DOCUMENT SECTION ->
FIG. 3 is a plan view of the elastic crawler.

FIG. 4 is a front sectional view of the elastic crawler.

FIG. 5 is a side sectional view of the elastic crawler.

FIG. 6 is a bottom view of the elastic crawler.

FIG. 7 is a plan view of a core metal.

FIG. 8 is a front view of the core metal.

FIG. 9 is a perspective view of the core metal.

FIG. 10 is an enlarged sectional view of principal portions.

FIG. 11 is a front sectional view of an elastic crawler that illustrates a second embodiment of the present invention.

FIG. 12 is an enlarged sectional view of principal portions that illustrates a third embodiment of the present invention.

FIG. 13 is an enlarged sectional view of principal portions that illustrates a fourth embodiment of the present invention.

FIG. 14 is an enlarged sectional view of principal portions that illustrates a fifth embodiment of the present invention.

FIG. 15 is an enlarged sectional view of principal portions that illustrates a sixth embodiment of the present invention.

DETAILED DESCRIPTION OF THE INVENTION

Respective embodiments of the present invention shall now be described in detail based on the drawings. FIG. 1 to FIG. 10 illustrate a first embodiment of the present invention. As shown in FIG. 1, a crawler device 1 includes a driving wheel 2 and a driven wheel 3 made of sprockets that are disposed at front and rear and an elastic crawler 4 revolvably wound across the driving wheel 2 and the driven wheel 3, and also, the elastic crawler 4 is guided by a plurality of track rollers 5 disposed between the driving wheel 2 and the driven wheel 3.

As shown in FIG. 2 to FIG. 6, the elastic crawler 4 includes a crawler main body 7 of endless belt shape that is constituted of rubber or other elastic material, core metals 8 of a crawler width direction (lateral direction) that are embedded at substantially equal intervals in a crawler revolving direction inside the crawler main body 7, and steel wires or other tension members 9 that are embedded in the crawler revolving direction inside the crawler main body 7 at a tread side of the respective core metals 8.

The crawler main body 7 is provided with engaging holes 10 at intervals between the respective core metals 8 at a center in the crawler width direction and is provided with drive lugs 11 at both sides in the crawler width direction at the tread side. The drive lugs 11 are each of a shape having a wide width portion 11a at an inner side close to the engaging holes 10 and having a narrow width portion 11b at an outer side far from the engaging holes 10 and are disposed in staggered arrangement at both sides in the crawler width direction such as to correspond alternately to the respective engaging holes 10 in the crawler revolving direction.

(Image-linked spatial records)
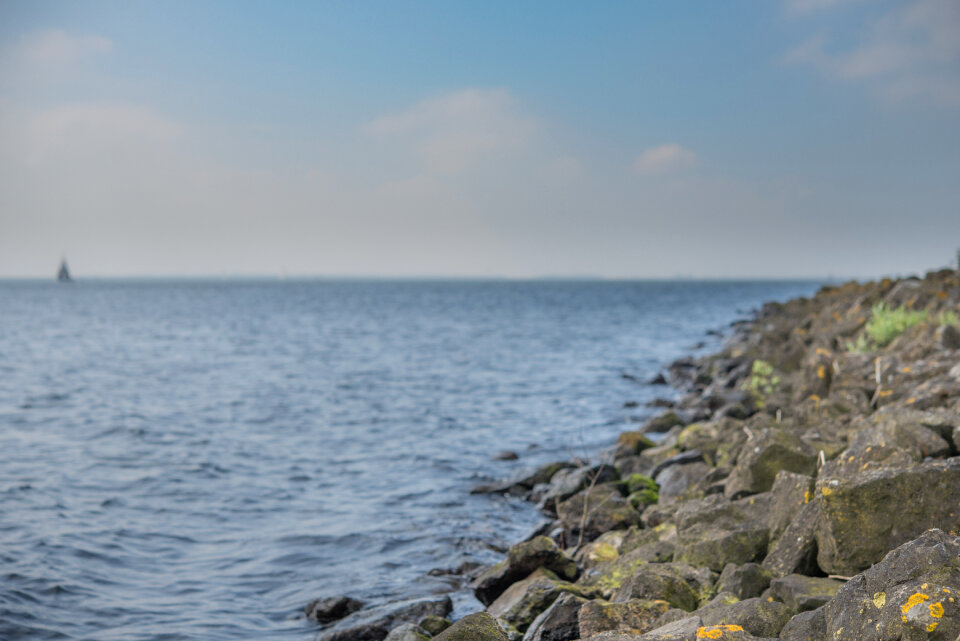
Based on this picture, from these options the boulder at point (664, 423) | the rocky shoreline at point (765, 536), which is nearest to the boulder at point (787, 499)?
the rocky shoreline at point (765, 536)

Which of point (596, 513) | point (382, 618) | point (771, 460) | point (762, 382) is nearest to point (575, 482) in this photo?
point (596, 513)

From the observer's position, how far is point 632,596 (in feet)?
20.2

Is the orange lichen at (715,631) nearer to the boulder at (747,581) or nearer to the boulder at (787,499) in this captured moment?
the boulder at (747,581)

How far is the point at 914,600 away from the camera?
11.3 feet

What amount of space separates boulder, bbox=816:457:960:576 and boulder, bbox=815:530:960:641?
132 cm

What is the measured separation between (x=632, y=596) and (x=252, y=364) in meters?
31.1

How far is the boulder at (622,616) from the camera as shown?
223 inches

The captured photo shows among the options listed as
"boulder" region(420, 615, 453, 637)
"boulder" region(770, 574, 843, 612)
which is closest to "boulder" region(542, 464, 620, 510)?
"boulder" region(420, 615, 453, 637)

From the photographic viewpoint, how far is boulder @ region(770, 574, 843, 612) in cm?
477

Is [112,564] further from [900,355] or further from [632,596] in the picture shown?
[900,355]

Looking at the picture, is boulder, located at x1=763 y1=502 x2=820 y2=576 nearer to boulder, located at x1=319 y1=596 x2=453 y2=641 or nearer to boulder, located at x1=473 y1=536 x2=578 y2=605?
boulder, located at x1=473 y1=536 x2=578 y2=605

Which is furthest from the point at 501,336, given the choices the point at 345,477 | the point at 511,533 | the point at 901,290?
the point at 511,533

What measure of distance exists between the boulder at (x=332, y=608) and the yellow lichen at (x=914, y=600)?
6.36 metres

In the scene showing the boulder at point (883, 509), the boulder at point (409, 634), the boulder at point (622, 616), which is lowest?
the boulder at point (409, 634)
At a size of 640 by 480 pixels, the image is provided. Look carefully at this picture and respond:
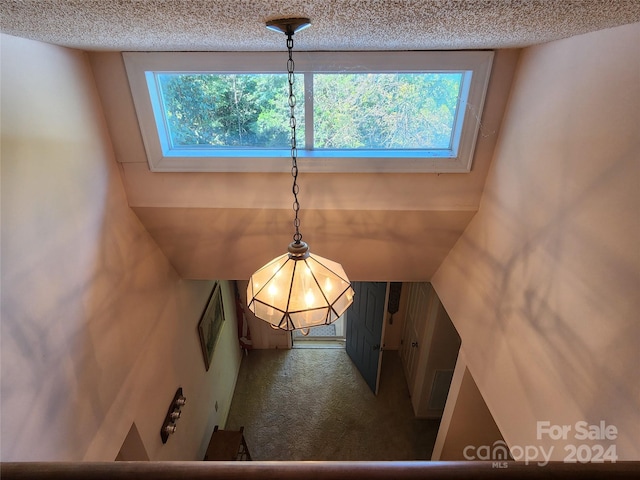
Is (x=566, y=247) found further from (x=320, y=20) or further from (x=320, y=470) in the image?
(x=320, y=470)

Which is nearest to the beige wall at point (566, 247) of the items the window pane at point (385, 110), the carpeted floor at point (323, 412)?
the window pane at point (385, 110)

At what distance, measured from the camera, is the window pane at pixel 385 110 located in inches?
77.1

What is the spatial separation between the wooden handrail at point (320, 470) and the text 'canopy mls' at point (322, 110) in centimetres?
187

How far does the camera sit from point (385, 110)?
2.05 m

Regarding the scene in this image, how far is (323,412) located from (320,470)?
13.5 feet

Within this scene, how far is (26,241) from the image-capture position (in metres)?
1.36

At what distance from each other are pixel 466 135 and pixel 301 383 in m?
3.72

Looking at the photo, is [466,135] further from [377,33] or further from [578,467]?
[578,467]

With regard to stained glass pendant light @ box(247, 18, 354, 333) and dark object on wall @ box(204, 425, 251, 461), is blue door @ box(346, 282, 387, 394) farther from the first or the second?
stained glass pendant light @ box(247, 18, 354, 333)

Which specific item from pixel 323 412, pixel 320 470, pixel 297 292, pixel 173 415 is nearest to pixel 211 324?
pixel 173 415

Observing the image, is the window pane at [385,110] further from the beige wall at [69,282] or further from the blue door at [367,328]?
the blue door at [367,328]

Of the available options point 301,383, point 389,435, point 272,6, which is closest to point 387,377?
point 389,435

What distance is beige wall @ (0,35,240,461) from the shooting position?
1.31 m

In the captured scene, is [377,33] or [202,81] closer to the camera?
[377,33]
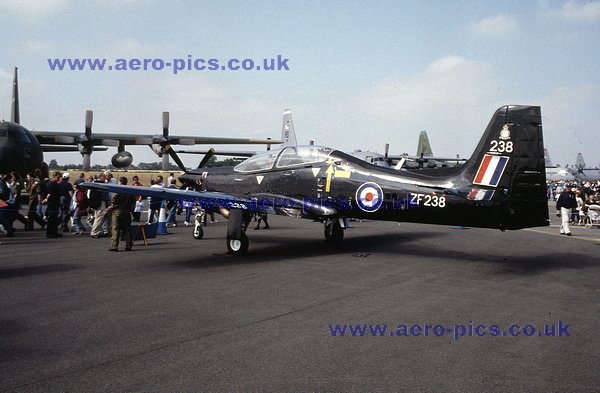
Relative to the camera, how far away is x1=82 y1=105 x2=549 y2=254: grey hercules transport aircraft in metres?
9.68

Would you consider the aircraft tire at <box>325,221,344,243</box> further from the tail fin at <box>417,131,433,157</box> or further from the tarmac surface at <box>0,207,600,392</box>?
the tail fin at <box>417,131,433,157</box>

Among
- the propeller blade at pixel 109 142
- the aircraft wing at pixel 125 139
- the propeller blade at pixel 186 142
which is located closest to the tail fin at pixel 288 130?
the aircraft wing at pixel 125 139

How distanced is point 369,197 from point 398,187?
764mm

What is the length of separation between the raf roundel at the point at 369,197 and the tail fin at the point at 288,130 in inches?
1103

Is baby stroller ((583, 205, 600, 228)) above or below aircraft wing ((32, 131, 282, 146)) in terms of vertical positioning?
below

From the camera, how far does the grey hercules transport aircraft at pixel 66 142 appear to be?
22.3m

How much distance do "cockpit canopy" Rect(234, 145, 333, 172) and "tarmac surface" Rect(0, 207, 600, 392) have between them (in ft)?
7.89

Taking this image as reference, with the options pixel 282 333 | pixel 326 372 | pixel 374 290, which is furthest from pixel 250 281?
pixel 326 372

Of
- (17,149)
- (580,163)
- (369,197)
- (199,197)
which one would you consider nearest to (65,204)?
(17,149)

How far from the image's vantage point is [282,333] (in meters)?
5.79

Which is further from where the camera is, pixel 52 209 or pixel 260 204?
pixel 52 209

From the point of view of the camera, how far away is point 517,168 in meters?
9.71

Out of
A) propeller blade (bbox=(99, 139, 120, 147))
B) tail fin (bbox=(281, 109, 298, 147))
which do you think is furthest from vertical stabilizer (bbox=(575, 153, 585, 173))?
propeller blade (bbox=(99, 139, 120, 147))

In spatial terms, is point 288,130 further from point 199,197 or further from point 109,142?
point 199,197
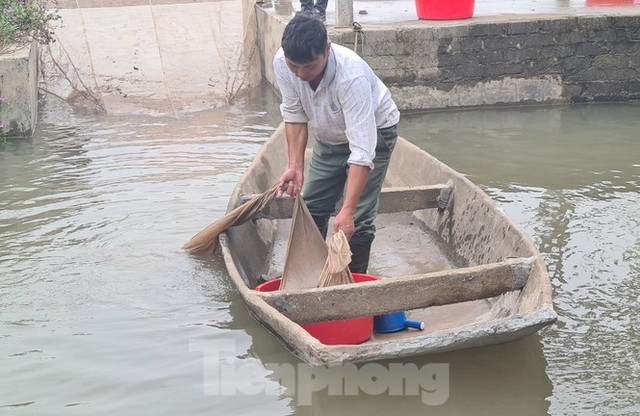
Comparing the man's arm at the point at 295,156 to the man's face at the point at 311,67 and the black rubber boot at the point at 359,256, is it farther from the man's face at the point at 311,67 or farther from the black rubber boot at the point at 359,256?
the man's face at the point at 311,67

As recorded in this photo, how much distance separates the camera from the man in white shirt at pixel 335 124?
12.6ft

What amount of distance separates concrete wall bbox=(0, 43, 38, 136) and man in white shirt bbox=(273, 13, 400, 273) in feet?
15.0

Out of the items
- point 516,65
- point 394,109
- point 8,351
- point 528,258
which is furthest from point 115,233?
point 516,65

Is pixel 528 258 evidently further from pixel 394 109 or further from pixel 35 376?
pixel 35 376

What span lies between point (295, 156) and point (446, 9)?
5.52m

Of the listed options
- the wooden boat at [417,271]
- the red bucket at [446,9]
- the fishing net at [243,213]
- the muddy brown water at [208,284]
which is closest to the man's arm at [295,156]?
the fishing net at [243,213]

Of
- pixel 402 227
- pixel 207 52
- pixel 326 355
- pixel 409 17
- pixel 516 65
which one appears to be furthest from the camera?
pixel 207 52

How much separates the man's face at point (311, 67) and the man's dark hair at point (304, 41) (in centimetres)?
2

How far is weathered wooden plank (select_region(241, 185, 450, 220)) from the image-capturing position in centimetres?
525

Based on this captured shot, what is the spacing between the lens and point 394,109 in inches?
175

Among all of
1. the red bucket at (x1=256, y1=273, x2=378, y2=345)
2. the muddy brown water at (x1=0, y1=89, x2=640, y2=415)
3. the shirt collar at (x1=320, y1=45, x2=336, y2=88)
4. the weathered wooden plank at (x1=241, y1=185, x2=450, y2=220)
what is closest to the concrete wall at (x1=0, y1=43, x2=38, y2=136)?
the muddy brown water at (x1=0, y1=89, x2=640, y2=415)

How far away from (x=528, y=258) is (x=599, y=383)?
0.63 meters

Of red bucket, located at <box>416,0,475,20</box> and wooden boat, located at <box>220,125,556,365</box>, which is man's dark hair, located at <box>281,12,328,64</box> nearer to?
wooden boat, located at <box>220,125,556,365</box>

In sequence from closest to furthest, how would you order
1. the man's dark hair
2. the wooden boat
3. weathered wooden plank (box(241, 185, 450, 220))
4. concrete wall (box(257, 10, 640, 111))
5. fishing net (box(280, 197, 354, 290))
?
1. the wooden boat
2. the man's dark hair
3. fishing net (box(280, 197, 354, 290))
4. weathered wooden plank (box(241, 185, 450, 220))
5. concrete wall (box(257, 10, 640, 111))
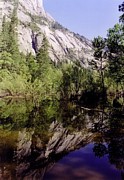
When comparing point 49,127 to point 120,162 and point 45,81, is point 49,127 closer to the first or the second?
point 120,162

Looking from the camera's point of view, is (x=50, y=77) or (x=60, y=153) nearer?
(x=60, y=153)

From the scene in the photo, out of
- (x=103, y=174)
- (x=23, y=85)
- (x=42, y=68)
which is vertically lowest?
(x=103, y=174)

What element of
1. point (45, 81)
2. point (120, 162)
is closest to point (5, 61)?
point (45, 81)

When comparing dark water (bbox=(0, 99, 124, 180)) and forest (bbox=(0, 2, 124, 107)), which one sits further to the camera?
forest (bbox=(0, 2, 124, 107))

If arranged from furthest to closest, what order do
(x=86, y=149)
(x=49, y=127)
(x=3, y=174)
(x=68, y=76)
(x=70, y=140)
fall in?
(x=68, y=76), (x=49, y=127), (x=70, y=140), (x=86, y=149), (x=3, y=174)

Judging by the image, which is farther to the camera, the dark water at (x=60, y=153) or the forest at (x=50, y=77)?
the forest at (x=50, y=77)

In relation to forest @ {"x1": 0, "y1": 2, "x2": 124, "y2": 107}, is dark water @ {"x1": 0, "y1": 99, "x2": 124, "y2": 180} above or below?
below

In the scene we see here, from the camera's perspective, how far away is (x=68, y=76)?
227 ft

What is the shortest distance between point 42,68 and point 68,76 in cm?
1131

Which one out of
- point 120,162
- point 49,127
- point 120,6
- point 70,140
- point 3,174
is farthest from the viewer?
point 120,6

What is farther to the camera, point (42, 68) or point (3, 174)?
point (42, 68)

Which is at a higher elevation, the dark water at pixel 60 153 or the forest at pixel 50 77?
the forest at pixel 50 77

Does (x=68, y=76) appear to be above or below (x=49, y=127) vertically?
above

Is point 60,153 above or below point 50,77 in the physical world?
below
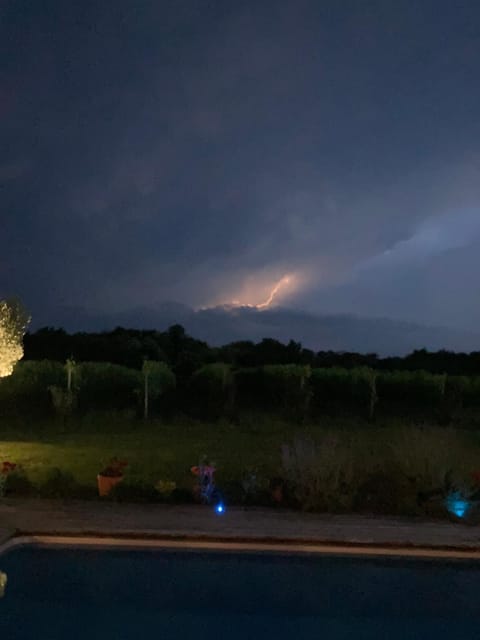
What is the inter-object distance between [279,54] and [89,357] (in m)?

EXERCISE TASK 1 ->
Answer these questions from the crawler description:
(a) Which figure is a perspective view of the core metal?
(b) Which figures illustrate the first embodiment?
(c) What is the crawler main body 7 made of?
EXERCISE TASK 2 -> Set down the crawler description word for word, from "FIG. 10 is an" up to and including "fourth embodiment of the present invention.".

RESPONSE 1 ->
(a) FIG. 9
(b) FIG. 1 to FIG. 10
(c) Rubber or other elastic material

RESPONSE 2 ->
FIG. 10 is an enlarged sectional view of principal portions.

FIG. 11 is a front sectional view of an elastic crawler that illustrates a second embodiment of the present invention.

FIG. 12 is an enlarged sectional view of principal portions that illustrates a third embodiment of the present invention.

FIG. 13 is an enlarged sectional view of principal portions that illustrates a fourth embodiment of the present invention.